=== Extract to read ===

══════

Theo Dorgan (born 1953) is an Irish poet, writer and lecturer, translator, librettist and documentary screenwriter. 
He lives in Dublin.

Life 
Dorgan was born in Cork in 1953 being the second child born into a family of 8 boys and 8 girls to parents Bertie and Rosemary Dorgan, and was educated in North Monastery School. He completed a BA in English and Philosophy and a MA in English at University College Cork, after which he tutored and lectured at that University, while simultaneously being Literature Officer with Triskel Arts Centre in Cork. He was visiting faculty at University of Southern Maine.

He lives in Dublin with his partner, the poet and playwright Paula Meehan.

Career 
After Theo Dorgan's first two collections, The Ordinary House of Love and Rosa Mundi, went out of print, Dedalus Press reissued these two titles in a single volume What This Earth Cost Us. He has also published selected poems in Italian, La Case ai Margini del Mundo, (Faenza, Moby Dick, 1999).

══════

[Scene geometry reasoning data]
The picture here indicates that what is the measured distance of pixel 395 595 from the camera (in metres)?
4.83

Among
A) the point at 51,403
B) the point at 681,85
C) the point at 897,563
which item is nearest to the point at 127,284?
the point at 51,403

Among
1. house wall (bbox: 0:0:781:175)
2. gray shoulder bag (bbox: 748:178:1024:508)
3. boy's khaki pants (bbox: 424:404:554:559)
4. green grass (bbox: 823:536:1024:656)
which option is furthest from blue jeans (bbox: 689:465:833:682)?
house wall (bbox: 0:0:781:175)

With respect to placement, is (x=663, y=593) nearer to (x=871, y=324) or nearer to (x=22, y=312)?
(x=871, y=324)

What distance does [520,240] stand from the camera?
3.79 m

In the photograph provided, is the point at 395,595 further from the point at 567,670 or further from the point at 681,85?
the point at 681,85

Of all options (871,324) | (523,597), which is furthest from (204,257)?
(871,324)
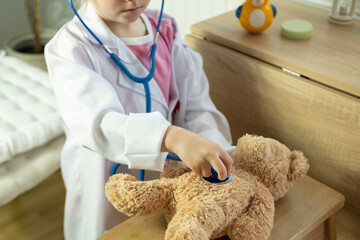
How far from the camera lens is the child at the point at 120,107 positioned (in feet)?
2.60

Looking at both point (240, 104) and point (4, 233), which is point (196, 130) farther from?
point (4, 233)

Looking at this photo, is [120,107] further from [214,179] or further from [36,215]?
[36,215]

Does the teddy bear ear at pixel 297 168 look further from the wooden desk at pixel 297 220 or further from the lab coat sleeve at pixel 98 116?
the lab coat sleeve at pixel 98 116

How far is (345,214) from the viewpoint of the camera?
114cm

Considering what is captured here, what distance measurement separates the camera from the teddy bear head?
33.9 inches

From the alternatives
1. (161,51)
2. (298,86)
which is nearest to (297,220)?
(298,86)

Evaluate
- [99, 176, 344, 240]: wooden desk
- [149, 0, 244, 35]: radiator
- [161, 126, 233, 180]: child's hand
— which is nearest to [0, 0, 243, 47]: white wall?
[149, 0, 244, 35]: radiator

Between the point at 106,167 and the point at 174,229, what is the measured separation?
37cm

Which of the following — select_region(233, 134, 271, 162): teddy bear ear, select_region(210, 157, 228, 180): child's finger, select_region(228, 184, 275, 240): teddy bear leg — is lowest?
select_region(228, 184, 275, 240): teddy bear leg

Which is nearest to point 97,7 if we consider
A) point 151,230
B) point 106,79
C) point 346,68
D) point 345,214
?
point 106,79

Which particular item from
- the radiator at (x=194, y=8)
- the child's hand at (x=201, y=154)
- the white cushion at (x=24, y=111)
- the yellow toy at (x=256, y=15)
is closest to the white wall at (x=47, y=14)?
the radiator at (x=194, y=8)

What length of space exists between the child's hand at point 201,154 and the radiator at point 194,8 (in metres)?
0.94

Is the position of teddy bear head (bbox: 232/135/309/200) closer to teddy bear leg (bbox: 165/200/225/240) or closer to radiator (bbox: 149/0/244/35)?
teddy bear leg (bbox: 165/200/225/240)

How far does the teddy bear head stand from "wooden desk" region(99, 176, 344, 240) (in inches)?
1.7
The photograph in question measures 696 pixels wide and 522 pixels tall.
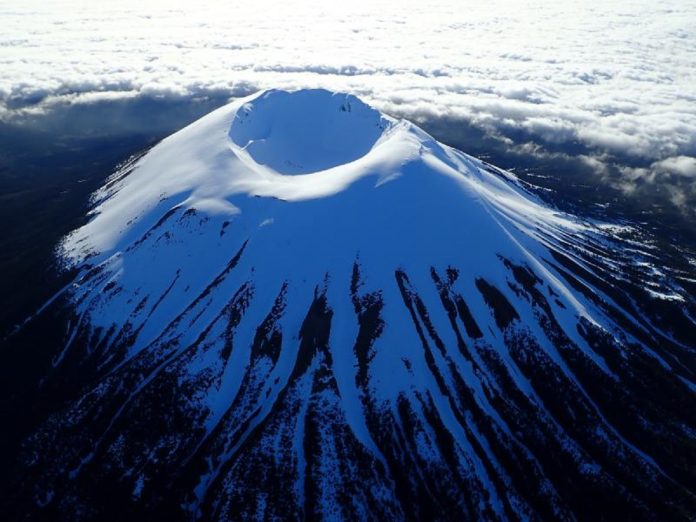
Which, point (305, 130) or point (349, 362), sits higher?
point (305, 130)

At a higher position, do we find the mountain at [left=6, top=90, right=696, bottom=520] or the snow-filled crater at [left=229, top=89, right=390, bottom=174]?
the snow-filled crater at [left=229, top=89, right=390, bottom=174]

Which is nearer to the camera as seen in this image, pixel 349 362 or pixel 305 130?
pixel 349 362

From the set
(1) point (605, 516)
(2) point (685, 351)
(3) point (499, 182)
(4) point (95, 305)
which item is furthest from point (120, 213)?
(2) point (685, 351)

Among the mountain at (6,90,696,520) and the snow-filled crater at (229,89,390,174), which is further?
the snow-filled crater at (229,89,390,174)

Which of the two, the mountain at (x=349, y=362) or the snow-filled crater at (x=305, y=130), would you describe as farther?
the snow-filled crater at (x=305, y=130)
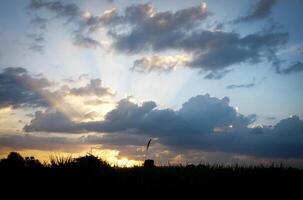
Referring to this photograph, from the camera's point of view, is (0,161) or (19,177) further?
(0,161)

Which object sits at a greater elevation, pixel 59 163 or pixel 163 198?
pixel 59 163

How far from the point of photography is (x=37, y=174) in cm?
1717

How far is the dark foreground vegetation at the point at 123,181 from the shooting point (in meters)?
15.7

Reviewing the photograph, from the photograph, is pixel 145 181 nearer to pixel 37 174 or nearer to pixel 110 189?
pixel 110 189

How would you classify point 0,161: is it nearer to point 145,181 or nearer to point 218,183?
point 145,181

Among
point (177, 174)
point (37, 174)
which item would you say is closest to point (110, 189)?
point (37, 174)

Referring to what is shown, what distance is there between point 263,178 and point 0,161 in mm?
13196

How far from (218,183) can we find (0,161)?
10.7 m

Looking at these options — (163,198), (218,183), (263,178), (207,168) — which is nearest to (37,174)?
(163,198)

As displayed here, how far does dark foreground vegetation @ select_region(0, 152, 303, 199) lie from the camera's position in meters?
15.7

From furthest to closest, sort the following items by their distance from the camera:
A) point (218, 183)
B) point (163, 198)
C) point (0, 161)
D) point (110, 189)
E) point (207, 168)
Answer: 1. point (207, 168)
2. point (0, 161)
3. point (218, 183)
4. point (110, 189)
5. point (163, 198)

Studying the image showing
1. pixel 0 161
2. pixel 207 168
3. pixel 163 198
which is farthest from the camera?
pixel 207 168

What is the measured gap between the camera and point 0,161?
61.4 ft

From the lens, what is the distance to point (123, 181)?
16938mm
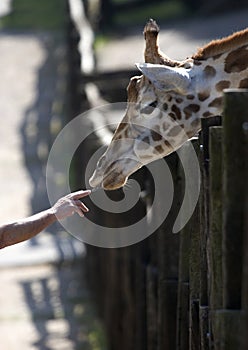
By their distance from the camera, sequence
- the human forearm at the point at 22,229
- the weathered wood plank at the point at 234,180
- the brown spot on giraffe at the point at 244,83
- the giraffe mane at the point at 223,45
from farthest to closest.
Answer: the brown spot on giraffe at the point at 244,83, the giraffe mane at the point at 223,45, the human forearm at the point at 22,229, the weathered wood plank at the point at 234,180

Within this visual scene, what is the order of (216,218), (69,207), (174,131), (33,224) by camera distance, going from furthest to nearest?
(174,131) < (33,224) < (69,207) < (216,218)

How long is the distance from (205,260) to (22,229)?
0.96 m

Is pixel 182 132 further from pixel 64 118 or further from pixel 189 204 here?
pixel 64 118

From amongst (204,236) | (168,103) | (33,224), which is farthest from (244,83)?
(33,224)

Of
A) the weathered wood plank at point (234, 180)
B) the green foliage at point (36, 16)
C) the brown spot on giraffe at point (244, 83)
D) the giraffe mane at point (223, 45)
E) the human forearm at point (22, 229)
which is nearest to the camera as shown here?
the weathered wood plank at point (234, 180)

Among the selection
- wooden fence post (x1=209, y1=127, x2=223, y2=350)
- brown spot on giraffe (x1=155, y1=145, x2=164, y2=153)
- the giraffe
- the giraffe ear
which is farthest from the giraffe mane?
wooden fence post (x1=209, y1=127, x2=223, y2=350)

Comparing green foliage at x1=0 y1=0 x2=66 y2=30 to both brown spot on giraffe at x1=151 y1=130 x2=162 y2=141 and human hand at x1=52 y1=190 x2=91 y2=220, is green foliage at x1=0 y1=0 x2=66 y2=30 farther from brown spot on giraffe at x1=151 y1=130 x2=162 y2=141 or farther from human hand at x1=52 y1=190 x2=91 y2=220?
human hand at x1=52 y1=190 x2=91 y2=220

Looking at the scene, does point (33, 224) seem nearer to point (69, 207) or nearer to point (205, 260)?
point (69, 207)

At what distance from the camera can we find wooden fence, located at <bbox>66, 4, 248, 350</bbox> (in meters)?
4.18

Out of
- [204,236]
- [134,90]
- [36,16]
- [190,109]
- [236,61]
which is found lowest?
[204,236]

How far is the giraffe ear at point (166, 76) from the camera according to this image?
5633mm

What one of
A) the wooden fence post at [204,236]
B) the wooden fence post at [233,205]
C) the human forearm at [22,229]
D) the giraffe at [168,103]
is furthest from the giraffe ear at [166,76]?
the wooden fence post at [233,205]

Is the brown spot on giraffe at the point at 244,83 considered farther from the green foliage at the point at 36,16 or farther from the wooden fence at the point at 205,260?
the green foliage at the point at 36,16

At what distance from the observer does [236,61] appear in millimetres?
5875
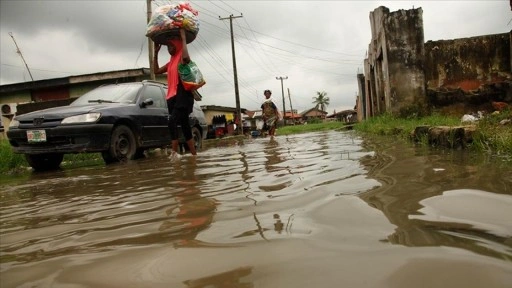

══════

=== Work instruction A ===
Answer these questions from the Theo Dorgan biography:
(i) Which school was Dorgan educated at?
(ii) Who is the partner he lives with in Dublin?
(iii) Which press reissued his first two collections, and under what title?
=== Work instruction B ===
Write the next part of the Theo Dorgan biography, starting after its final sentence.

=== Exercise response A ===
(i) North Monastery School
(ii) The poet and playwright Paula Meehan
(iii) Dedalus Press, as a single volume titled What This Earth Cost Us

=== Exercise response B ===
Dorgan has edited The Great Book of Ireland (with Gene Lambert, 1991); Revising the Rising (with Máirín Ní Dhonnachadha, 1991); Irish Poetry Since Kavanagh (Dublin, Four Courts Press, 1996); Watching the River Flow (with Noel Duffy, Dublin, Poetry Ireland/Éigse Éireann, 1999); The Great Book of Gaelic (with Malcolm Maclean, Edinburgh, Canongate, 2002); and The Book of Uncommon Prayer (Dublin, Penguin Ireland, 2007).

He has been the Series Editor of the European Poetry Translation Network publications and Director of the collective translation seminars from which the books arose.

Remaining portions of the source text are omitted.